Required task » Rewrite the lines below as a numbered list, leaving out any blank lines.

Input records »
****************
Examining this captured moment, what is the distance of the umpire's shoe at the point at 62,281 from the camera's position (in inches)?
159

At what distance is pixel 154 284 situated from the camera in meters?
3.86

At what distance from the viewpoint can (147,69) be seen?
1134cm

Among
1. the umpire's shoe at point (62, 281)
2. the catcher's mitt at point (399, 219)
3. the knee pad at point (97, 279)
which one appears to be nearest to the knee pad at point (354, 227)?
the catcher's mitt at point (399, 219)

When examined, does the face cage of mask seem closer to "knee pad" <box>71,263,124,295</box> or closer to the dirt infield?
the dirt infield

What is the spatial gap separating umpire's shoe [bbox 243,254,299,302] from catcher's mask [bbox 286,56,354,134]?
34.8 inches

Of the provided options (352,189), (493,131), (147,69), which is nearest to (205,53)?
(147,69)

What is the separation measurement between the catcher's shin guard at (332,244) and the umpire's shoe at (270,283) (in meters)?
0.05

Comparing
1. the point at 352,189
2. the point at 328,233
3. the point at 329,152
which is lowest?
****************
Written response »
1. Examining this captured moment, what is the distance of the umpire's shoe at the point at 62,281 from the camera's position (in inches)?
2. 159
3. At what distance is pixel 154 284 situated from the camera in meters?
4. 3.86
5. At what distance from the viewpoint can (147,69) be seen?
6. 1134cm
7. Among
8. 1. the umpire's shoe at point (62, 281)
9. 2. the catcher's mitt at point (399, 219)
10. 3. the knee pad at point (97, 279)
11. which one appears to be nearest to the knee pad at point (354, 227)?
12. the catcher's mitt at point (399, 219)
13. When examined, does the face cage of mask seem closer to "knee pad" <box>71,263,124,295</box> or closer to the dirt infield?
14. the dirt infield
15. What is the spatial gap separating umpire's shoe [bbox 243,254,299,302] from catcher's mask [bbox 286,56,354,134]?
16. 34.8 inches
17. Of the provided options (352,189), (493,131), (147,69), which is nearest to (205,53)?
18. (147,69)
19. What is the separation measurement between the catcher's shin guard at (332,244) and the umpire's shoe at (270,283) (in meters)?
20. 0.05
21. Comparing
22. 1. the point at 352,189
23. 2. the point at 328,233
24. 3. the point at 329,152
25. which is lowest?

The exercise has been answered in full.